* [ЦЕЛЬ ЗАДАНИЯ]: Оформите все строки приведенного ниже перечня в виде нумерованного списка, опустив пустые строки.

* [МАТЕРИАЛ ДЛЯ УПРАЖНЕНИЯ]:
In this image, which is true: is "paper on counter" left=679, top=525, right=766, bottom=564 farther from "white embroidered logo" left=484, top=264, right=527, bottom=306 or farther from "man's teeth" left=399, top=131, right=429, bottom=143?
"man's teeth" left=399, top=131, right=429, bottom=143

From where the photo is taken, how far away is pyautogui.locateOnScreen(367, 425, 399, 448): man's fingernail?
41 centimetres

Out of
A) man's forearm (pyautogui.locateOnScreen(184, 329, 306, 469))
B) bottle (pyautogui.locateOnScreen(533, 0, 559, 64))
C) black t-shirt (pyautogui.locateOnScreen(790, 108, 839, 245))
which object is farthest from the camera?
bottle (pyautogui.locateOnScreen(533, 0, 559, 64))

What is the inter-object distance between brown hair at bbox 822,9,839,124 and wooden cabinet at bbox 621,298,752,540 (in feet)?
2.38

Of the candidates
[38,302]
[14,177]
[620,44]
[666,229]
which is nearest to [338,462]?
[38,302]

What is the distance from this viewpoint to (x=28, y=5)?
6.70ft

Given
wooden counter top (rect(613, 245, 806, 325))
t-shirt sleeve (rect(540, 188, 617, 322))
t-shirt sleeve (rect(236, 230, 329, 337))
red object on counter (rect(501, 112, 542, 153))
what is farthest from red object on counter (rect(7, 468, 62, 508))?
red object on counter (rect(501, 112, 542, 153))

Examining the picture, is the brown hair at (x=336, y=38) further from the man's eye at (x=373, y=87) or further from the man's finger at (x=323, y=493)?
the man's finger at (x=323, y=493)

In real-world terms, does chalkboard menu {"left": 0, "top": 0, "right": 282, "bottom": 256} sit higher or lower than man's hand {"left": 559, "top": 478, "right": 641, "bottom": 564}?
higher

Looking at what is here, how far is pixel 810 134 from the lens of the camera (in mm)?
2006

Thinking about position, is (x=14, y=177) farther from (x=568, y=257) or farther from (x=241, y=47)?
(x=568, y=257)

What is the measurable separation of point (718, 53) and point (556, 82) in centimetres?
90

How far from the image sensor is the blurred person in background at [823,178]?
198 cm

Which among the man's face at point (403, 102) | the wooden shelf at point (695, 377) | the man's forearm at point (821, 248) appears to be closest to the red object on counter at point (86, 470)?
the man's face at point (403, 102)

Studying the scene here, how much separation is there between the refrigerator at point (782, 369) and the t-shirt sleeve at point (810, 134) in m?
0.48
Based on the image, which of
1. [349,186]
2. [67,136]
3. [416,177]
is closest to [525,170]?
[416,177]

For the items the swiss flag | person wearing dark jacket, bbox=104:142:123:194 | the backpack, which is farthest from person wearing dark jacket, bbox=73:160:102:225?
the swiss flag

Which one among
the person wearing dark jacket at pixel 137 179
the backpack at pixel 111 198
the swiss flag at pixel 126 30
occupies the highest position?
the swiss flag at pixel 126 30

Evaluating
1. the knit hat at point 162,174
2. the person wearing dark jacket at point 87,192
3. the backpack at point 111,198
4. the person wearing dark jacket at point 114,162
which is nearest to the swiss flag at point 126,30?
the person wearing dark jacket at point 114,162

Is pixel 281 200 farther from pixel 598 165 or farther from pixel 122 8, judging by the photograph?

* [ОТВЕТ К УПРАЖНЕНИЮ]:
1. In this image, which is true: is "paper on counter" left=679, top=525, right=766, bottom=564 farther from "white embroidered logo" left=484, top=264, right=527, bottom=306 or farther from "man's teeth" left=399, top=131, right=429, bottom=143?
2. "man's teeth" left=399, top=131, right=429, bottom=143
3. From where the photo is taken, how far away is pyautogui.locateOnScreen(367, 425, 399, 448): man's fingernail?
4. 41 centimetres
5. Out of
6. A) man's forearm (pyautogui.locateOnScreen(184, 329, 306, 469))
7. B) bottle (pyautogui.locateOnScreen(533, 0, 559, 64))
8. C) black t-shirt (pyautogui.locateOnScreen(790, 108, 839, 245))
9. which object is farthest from the camera?
10. bottle (pyautogui.locateOnScreen(533, 0, 559, 64))
11. What is the inter-object distance between brown hair at bbox 822,9,839,124 and wooden cabinet at bbox 621,298,752,540 (in feet)?
12. 2.38
13. Of the candidates
14. [38,302]
15. [14,177]
16. [620,44]
17. [666,229]
18. which is nearest to [338,462]?
19. [38,302]
20. What is the distance from this viewpoint to (x=28, y=5)?
21. 6.70ft
22. Given
23. wooden counter top (rect(613, 245, 806, 325))
24. t-shirt sleeve (rect(540, 188, 617, 322))
25. t-shirt sleeve (rect(236, 230, 329, 337))
26. red object on counter (rect(501, 112, 542, 153))
27. what is farthest from red object on counter (rect(7, 468, 62, 508))?
28. red object on counter (rect(501, 112, 542, 153))
29. Examining the picture, is the brown hair at (x=336, y=38) further from the man's eye at (x=373, y=87) or further from the man's finger at (x=323, y=493)?
30. the man's finger at (x=323, y=493)
31. In real-world terms, does chalkboard menu {"left": 0, "top": 0, "right": 282, "bottom": 256} sit higher or lower than man's hand {"left": 559, "top": 478, "right": 641, "bottom": 564}?
32. higher
33. Looking at what is here, how far is pixel 810 134 from the lens of the camera (in mm)?
34. 2006
35. Thinking about position, is (x=14, y=177) farther from (x=568, y=257) or farther from (x=241, y=47)?
36. (x=568, y=257)
37. What is the measurable separation of point (718, 53) and point (556, 82) in centimetres?
38. 90
39. How far from the image sensor is the blurred person in background at [823,178]?
40. 198 cm
41. Which among the man's face at point (403, 102) | the wooden shelf at point (695, 377) | the man's forearm at point (821, 248) appears to be closest to the red object on counter at point (86, 470)?
42. the man's face at point (403, 102)
43. Studying the scene here, how much separation is there between the refrigerator at point (782, 369) and the t-shirt sleeve at point (810, 134) in m?
44. 0.48
45. Based on the image, which of
46. 1. [349,186]
47. 2. [67,136]
48. 3. [416,177]
49. is closest to [525,170]?
50. [416,177]
51. For the items the swiss flag | person wearing dark jacket, bbox=104:142:123:194 | the backpack, which is farthest from person wearing dark jacket, bbox=73:160:102:225?
52. the swiss flag
53. Which one among
54. the person wearing dark jacket at pixel 137 179
55. the backpack at pixel 111 198
56. the swiss flag at pixel 126 30
57. occupies the highest position?
58. the swiss flag at pixel 126 30
59. Evaluating
60. 1. the knit hat at point 162,174
61. 2. the person wearing dark jacket at point 87,192
62. 3. the backpack at point 111,198
63. 4. the person wearing dark jacket at point 114,162
64. which is nearest to the swiss flag at point 126,30?
65. the person wearing dark jacket at point 114,162
66. Is pixel 281 200 farther from pixel 598 165 or farther from pixel 122 8, judging by the photograph?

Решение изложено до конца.